WHAT THE TASK REQUIRES: Give again only the lines starting with the line with "How much space" and going on through the line with "2.72 meters", swapping "large boulder" for "big rock" and changing nothing else.

INPUT:
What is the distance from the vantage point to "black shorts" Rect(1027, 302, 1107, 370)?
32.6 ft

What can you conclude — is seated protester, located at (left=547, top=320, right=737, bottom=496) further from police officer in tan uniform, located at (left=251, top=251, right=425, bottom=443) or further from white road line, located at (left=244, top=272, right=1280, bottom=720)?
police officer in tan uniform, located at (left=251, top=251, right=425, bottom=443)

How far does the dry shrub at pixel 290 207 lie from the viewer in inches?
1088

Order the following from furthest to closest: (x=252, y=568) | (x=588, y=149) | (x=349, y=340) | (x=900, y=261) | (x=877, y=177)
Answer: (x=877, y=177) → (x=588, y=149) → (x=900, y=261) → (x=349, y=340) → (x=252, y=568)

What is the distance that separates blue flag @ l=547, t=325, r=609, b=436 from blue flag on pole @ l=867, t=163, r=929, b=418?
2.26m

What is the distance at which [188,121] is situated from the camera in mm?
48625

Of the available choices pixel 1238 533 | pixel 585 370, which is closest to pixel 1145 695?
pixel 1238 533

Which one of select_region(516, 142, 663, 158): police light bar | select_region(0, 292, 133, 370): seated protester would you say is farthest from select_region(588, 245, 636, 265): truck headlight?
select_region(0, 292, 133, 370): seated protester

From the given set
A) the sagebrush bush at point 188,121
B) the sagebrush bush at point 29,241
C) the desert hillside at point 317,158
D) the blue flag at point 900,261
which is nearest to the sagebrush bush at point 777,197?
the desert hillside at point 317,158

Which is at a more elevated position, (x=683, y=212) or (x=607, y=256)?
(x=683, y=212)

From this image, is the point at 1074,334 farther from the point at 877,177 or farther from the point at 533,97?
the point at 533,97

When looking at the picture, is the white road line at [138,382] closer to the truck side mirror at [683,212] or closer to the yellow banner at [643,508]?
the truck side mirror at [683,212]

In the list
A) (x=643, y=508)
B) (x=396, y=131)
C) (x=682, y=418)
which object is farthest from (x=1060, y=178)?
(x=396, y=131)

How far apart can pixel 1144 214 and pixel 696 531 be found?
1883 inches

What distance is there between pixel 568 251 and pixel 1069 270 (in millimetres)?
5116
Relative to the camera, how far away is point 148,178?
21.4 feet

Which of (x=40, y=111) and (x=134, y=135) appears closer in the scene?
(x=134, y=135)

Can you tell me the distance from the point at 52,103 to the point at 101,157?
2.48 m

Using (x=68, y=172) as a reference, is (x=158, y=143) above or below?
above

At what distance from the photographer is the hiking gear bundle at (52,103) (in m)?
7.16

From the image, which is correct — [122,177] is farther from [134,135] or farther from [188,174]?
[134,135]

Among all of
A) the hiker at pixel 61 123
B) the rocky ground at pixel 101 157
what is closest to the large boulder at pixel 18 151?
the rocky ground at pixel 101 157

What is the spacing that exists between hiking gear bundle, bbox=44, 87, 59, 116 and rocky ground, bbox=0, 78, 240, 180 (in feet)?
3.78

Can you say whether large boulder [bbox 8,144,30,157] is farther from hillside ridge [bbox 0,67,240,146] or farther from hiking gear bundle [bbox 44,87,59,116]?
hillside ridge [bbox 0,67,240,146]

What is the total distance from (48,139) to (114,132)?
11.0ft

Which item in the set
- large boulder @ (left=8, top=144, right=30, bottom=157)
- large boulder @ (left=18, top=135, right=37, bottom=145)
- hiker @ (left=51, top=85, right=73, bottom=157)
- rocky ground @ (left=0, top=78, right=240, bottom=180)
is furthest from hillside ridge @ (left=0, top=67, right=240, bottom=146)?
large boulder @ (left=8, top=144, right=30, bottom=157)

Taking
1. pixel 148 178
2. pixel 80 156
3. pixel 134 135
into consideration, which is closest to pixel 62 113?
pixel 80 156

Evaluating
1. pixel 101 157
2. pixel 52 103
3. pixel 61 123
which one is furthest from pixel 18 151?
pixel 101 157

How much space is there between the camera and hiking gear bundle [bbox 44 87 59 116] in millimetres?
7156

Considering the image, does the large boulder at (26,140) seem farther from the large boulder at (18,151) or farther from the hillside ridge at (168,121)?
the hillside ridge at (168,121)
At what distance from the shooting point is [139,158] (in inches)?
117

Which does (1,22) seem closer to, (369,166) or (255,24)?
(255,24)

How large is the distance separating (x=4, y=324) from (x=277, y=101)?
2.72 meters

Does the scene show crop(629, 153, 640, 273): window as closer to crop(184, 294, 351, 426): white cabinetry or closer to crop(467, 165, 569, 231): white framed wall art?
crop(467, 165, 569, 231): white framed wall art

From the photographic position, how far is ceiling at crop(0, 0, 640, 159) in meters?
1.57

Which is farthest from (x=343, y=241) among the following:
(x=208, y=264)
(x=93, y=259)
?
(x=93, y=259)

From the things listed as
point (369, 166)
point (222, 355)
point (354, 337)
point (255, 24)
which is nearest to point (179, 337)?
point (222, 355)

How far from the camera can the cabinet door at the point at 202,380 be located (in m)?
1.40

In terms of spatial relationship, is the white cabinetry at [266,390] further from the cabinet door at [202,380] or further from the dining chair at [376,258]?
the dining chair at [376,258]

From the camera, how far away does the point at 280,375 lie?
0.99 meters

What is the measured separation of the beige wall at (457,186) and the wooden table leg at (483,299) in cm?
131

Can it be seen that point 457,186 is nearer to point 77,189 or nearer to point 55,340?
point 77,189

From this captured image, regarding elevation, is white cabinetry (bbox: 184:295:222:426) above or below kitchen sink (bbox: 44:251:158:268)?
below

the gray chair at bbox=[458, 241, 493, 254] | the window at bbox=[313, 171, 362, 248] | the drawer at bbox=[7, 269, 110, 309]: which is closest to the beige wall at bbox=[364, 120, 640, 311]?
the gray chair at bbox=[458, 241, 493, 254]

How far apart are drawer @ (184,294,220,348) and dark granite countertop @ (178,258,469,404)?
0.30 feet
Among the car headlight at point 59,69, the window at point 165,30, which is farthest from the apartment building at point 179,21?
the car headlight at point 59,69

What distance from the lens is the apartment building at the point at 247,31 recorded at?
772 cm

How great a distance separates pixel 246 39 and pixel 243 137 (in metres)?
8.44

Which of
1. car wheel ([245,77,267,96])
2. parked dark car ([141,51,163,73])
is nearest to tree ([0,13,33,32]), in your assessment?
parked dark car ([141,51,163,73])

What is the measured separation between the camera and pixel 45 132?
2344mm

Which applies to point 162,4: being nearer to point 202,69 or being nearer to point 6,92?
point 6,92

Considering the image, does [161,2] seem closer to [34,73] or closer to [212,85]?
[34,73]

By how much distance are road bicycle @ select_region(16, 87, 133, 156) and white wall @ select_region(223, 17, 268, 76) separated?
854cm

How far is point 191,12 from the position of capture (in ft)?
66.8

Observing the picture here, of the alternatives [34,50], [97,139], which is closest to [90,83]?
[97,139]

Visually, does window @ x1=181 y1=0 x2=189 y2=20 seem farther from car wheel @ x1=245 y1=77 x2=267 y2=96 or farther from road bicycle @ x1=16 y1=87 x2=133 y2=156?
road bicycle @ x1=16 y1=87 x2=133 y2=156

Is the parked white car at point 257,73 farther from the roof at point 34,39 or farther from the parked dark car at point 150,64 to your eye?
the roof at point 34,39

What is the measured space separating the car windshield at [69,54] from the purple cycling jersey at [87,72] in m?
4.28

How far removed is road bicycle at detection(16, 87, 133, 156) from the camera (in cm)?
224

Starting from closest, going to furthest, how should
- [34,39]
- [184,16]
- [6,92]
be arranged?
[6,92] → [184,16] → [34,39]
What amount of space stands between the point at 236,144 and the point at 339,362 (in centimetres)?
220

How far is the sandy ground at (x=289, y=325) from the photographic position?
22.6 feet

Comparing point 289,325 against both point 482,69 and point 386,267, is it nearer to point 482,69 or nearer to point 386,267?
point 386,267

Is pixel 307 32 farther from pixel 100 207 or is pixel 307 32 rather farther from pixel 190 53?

WRITTEN RESPONSE:
How much space is there between the camera and hiking gear bundle [bbox 44 87 59 116] in millimetres?
7156

Considering the image, does the big rock at (26,140) seem farther from the big rock at (18,151) or farther from the hillside ridge at (168,121)?
the hillside ridge at (168,121)
At what distance from the shooting point is [139,158] (in inches)?
117

Which does (1,22) seem closer to, (369,166) or (255,24)?
(255,24)

How large is the distance separating (x=4, y=324) from (x=277, y=101)?
2.72 meters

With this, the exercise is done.